There are important issues, especially lack of transparency and censorship
that warrant more discussions imho.

------
justinmchase
I don't know, I think there is a _lot_ so it would be scary if there was even
more than I thought.

------
ilaksh
It should be based on public protocols/networks running as a decentralized
system rather than relying on a private for profit entirely. It may be
possible to have businesses run on top to provide added value, but the core
should provide transparency and auditability.

------
hn_throwaway_99
I feel like some of the objection to "human intervention" comes from the fact
that things that society at large used to determine was true or false, black
or white, are now less so. There is now so much misinformation that a huge
portion of the population now screams "censorship".

I mean, factually, there is 0 evidence vaccines cause autism, and it was shown
that the guy who started this conspiracy theory did it basically as a scam to
make money. So am I supposed to be upset or something that Google is tweaking
their algorithm to not push falsehoods? Same thing as the suicide query.

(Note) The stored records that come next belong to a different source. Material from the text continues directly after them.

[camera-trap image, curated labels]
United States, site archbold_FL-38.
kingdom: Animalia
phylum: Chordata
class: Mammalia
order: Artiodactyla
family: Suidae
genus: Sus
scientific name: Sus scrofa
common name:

I say
this as someone who has and still periodically suffers from deep depression,
who has searched for suicide methods in the past: am I supposed to have a
problem that Google is "pushing" results that try to keep me from killing
myself?

------
gowld
Clickbait headline. How does the report know what I think?

------
Starkus
Google censors and manipulates their queries, political too. They're heavy
censors.

I recommend to get off of their search engine, go to DDG

------
buboard
Everyone with half a brain should at least block google from taking their
content and boxing it in their page.